Given exercise 1> Please reproduce the listing from the line with "Is curved branch" to the line with "0.09 meters", both included, with nothing changed.

Text segment>
:::

He dabbled with other mediums besides the regular oil paints like charcoal, pencil, ink and watercolour, but oil is his primary and favourite medium. Despite having the talent and passion for art, he decided to venture into a career in law, while maintaining his hobby of painting in his free time.

Kumar said, “I graduated with a law degree from the University of London in 1989, and began teaching law the same year. In 1995 I completed my Masters in Law, and then ventured into training and development for the corporate and public sectors in 2000. Art has always been in my life, however, as even in my work I frequently use a lot of graphics and images in my presentation slides, which I find way more effective than mere words, and of course, way more fun!”


Although he had a busy life with two children (now in their twenties), a wife, and a career, he always found the time to paint. “I would spend about three to four hours a day in the evening painting. I like to paint things that make people think. A lot of my work is semi-realism. As an Ipoh Mali, (person who originates from Ipoh), I’m inspired by nature and the simple life. I tend to draw nostalgic scenes from my childhood as well as scenery and landscape images from places I’ve travelled to.”

:::

Given exercise 2>
Answer these questions using the passage about Kumar:
(a) Which medium is his primary and favorite one?
(b) In what year did he complete his Masters in Law?
(c) How many hours a day did he spend painting in the evening?

[Excerpts from a spatial dataset]
:::

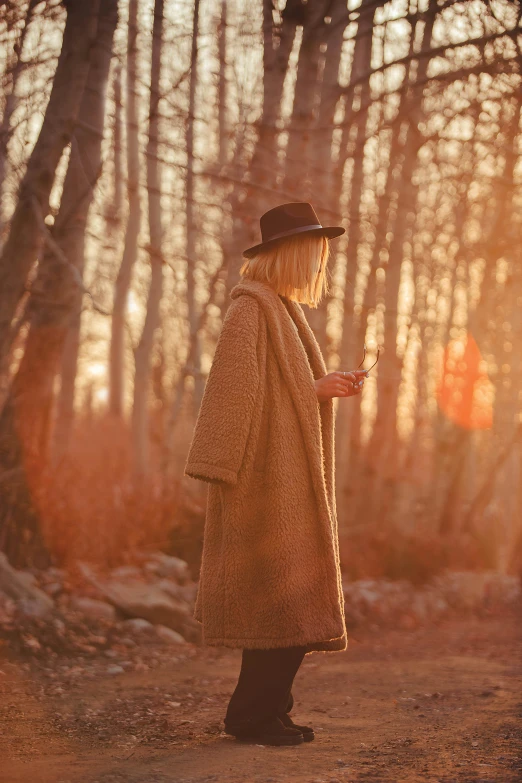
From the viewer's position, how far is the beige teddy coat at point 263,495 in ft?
12.4

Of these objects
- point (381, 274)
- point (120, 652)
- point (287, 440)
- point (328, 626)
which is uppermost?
point (381, 274)

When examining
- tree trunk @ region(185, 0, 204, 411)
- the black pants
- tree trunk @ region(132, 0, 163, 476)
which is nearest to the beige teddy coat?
the black pants

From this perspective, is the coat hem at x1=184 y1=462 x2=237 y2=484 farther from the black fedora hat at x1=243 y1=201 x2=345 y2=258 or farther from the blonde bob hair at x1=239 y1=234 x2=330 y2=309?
the black fedora hat at x1=243 y1=201 x2=345 y2=258

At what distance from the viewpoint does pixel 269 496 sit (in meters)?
3.84

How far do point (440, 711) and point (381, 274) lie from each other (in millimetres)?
14410

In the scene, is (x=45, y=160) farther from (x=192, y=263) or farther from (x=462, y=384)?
(x=462, y=384)

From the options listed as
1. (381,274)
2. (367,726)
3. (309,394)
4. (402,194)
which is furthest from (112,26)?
(381,274)

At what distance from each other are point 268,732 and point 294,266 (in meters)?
2.10

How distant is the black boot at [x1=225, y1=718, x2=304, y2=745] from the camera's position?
393 cm

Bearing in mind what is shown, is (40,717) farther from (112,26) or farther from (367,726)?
(112,26)

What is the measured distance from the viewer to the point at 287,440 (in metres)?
3.88

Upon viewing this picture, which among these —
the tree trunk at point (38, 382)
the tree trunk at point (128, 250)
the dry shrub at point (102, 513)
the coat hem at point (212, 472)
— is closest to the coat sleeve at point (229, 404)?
the coat hem at point (212, 472)

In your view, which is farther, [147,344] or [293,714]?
[147,344]

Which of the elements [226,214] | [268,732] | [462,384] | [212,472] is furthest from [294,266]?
[462,384]
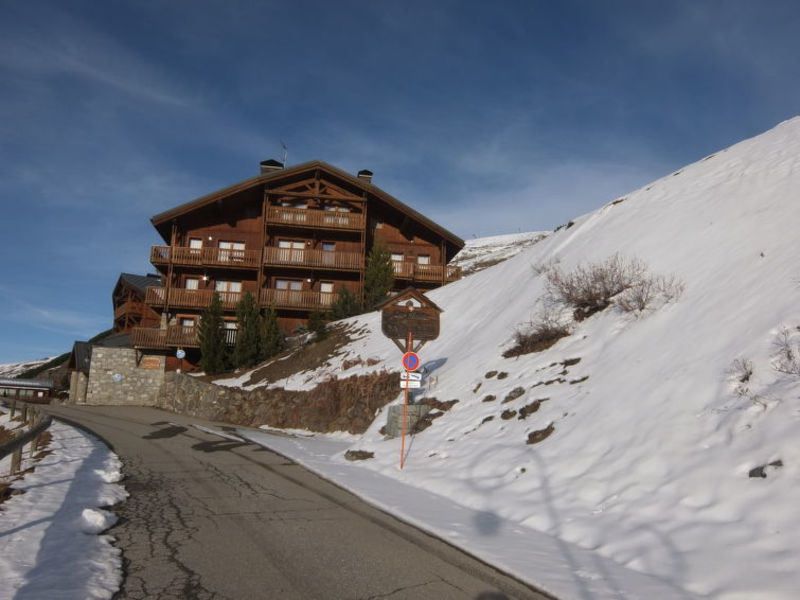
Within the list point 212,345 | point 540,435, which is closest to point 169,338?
point 212,345

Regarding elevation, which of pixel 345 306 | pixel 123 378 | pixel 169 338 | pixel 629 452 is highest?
pixel 345 306

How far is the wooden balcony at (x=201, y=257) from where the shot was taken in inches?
1353

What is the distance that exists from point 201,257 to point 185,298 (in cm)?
267

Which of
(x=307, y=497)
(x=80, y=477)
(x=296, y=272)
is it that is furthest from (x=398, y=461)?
(x=296, y=272)

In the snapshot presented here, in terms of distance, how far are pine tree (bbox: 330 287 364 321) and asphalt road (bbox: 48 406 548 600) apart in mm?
20856

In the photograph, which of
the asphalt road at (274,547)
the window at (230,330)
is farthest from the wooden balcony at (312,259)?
the asphalt road at (274,547)

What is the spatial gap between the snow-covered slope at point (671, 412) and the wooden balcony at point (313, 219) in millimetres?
18436

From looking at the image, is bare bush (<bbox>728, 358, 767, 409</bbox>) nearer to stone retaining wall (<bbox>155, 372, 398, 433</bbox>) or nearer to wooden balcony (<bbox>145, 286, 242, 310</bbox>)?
stone retaining wall (<bbox>155, 372, 398, 433</bbox>)

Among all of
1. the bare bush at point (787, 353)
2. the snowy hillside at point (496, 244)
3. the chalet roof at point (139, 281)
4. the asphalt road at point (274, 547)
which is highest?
the snowy hillside at point (496, 244)

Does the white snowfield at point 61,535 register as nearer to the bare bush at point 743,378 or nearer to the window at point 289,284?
the bare bush at point 743,378

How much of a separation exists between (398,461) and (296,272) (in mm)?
25121

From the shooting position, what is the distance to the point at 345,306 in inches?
1244

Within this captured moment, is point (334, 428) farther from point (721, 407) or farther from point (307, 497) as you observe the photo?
point (721, 407)

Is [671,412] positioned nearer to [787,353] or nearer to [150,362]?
[787,353]
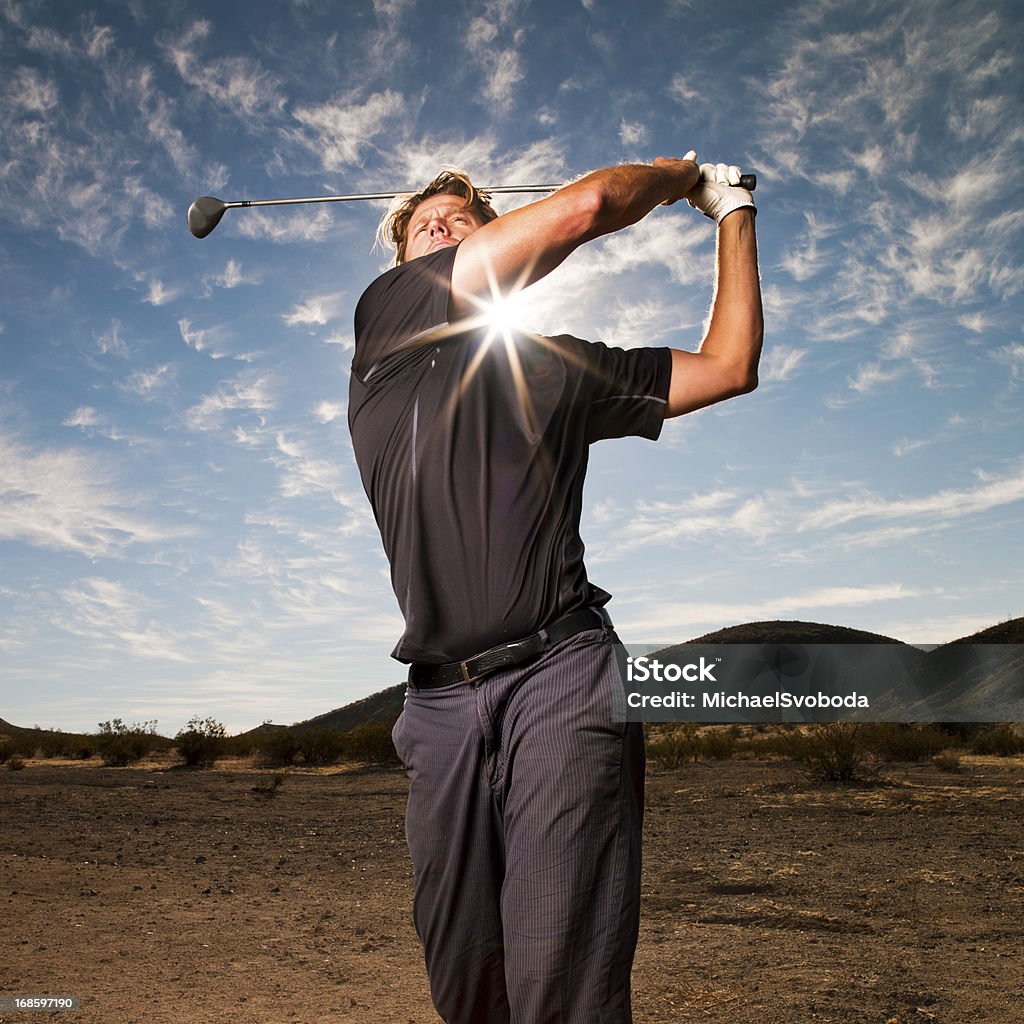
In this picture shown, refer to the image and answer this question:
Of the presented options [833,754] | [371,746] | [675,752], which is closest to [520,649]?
[833,754]

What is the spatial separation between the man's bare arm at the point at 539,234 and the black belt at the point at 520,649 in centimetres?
71

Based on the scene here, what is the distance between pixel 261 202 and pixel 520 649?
2.42 metres

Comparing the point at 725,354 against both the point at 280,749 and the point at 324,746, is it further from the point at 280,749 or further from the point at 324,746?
the point at 280,749

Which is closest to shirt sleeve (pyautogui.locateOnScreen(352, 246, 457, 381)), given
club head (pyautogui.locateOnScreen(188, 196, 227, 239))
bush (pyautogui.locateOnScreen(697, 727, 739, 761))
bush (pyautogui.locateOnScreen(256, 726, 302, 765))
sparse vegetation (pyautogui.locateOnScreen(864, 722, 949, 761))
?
club head (pyautogui.locateOnScreen(188, 196, 227, 239))

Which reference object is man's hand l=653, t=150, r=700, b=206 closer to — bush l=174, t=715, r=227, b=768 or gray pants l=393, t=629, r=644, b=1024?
gray pants l=393, t=629, r=644, b=1024

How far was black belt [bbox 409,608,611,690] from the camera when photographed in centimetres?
207

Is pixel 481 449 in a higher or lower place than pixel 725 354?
lower

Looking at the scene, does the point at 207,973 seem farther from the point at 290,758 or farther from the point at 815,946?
the point at 290,758

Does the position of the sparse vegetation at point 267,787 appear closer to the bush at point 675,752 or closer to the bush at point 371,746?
the bush at point 371,746

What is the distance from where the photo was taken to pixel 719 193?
2.56 metres

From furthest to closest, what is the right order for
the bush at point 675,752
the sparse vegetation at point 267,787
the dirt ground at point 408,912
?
the bush at point 675,752, the sparse vegetation at point 267,787, the dirt ground at point 408,912

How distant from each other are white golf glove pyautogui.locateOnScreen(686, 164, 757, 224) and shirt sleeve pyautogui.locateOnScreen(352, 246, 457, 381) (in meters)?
0.72

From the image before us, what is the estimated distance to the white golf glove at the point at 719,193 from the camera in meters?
2.56

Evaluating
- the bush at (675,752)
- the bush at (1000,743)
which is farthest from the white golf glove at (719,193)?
the bush at (1000,743)
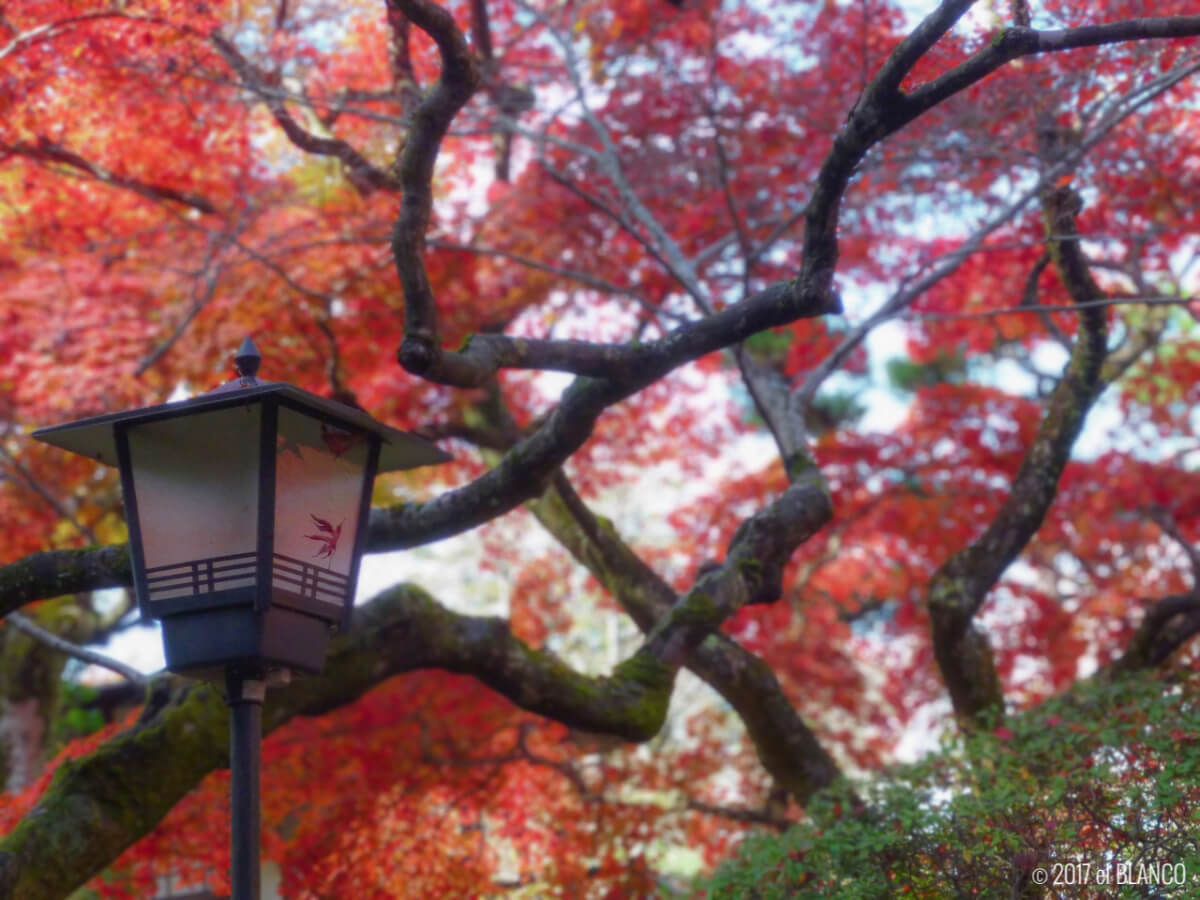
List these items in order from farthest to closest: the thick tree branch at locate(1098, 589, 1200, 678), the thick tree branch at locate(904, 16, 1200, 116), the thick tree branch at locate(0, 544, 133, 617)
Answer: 1. the thick tree branch at locate(1098, 589, 1200, 678)
2. the thick tree branch at locate(0, 544, 133, 617)
3. the thick tree branch at locate(904, 16, 1200, 116)

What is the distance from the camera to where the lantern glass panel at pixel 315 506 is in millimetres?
3348

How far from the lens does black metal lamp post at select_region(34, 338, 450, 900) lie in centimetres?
323

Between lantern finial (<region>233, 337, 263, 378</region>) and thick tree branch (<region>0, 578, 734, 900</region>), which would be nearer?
lantern finial (<region>233, 337, 263, 378</region>)

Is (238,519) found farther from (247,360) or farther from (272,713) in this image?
(272,713)

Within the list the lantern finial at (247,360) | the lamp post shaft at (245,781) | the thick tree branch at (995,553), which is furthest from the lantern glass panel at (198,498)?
the thick tree branch at (995,553)

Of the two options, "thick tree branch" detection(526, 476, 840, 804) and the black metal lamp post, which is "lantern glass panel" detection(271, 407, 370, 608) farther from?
"thick tree branch" detection(526, 476, 840, 804)

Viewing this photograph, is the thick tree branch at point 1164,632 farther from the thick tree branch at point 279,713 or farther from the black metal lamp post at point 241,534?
the black metal lamp post at point 241,534

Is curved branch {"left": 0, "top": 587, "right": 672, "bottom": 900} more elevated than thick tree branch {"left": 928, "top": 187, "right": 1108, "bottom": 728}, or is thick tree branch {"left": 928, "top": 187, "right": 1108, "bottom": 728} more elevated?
thick tree branch {"left": 928, "top": 187, "right": 1108, "bottom": 728}

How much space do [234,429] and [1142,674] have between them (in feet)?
20.3

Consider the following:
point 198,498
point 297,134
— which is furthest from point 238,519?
point 297,134

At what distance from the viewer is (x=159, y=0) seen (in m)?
7.13

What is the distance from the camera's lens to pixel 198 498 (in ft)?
11.1

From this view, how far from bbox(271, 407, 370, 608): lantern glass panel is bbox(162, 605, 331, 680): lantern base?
0.09 meters

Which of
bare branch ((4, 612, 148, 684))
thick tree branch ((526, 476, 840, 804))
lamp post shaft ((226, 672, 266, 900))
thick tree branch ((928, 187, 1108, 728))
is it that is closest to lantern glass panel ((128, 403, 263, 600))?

:::

Full answer 1>
Is curved branch {"left": 0, "top": 587, "right": 672, "bottom": 900} more elevated than thick tree branch {"left": 928, "top": 187, "right": 1108, "bottom": 728}, or is thick tree branch {"left": 928, "top": 187, "right": 1108, "bottom": 728} more elevated?
thick tree branch {"left": 928, "top": 187, "right": 1108, "bottom": 728}

How much space do [234,429] and [1142,674] have between them (in feet)?
20.3

Consider the following:
point 198,498
point 297,134
— which is furthest from point 238,519?
point 297,134

At what distance from the viewer is (x=159, y=0) seen (in m)?
7.13

What is the distance from the camera's lens to pixel 198 498 (in ft)?
11.1

From this view, how far from bbox(271, 407, 370, 608): lantern glass panel is bbox(162, 605, 331, 680): lantern base?
0.09 meters

Full answer 2>
(a) Oil
(b) 1995
(c) Three to four hours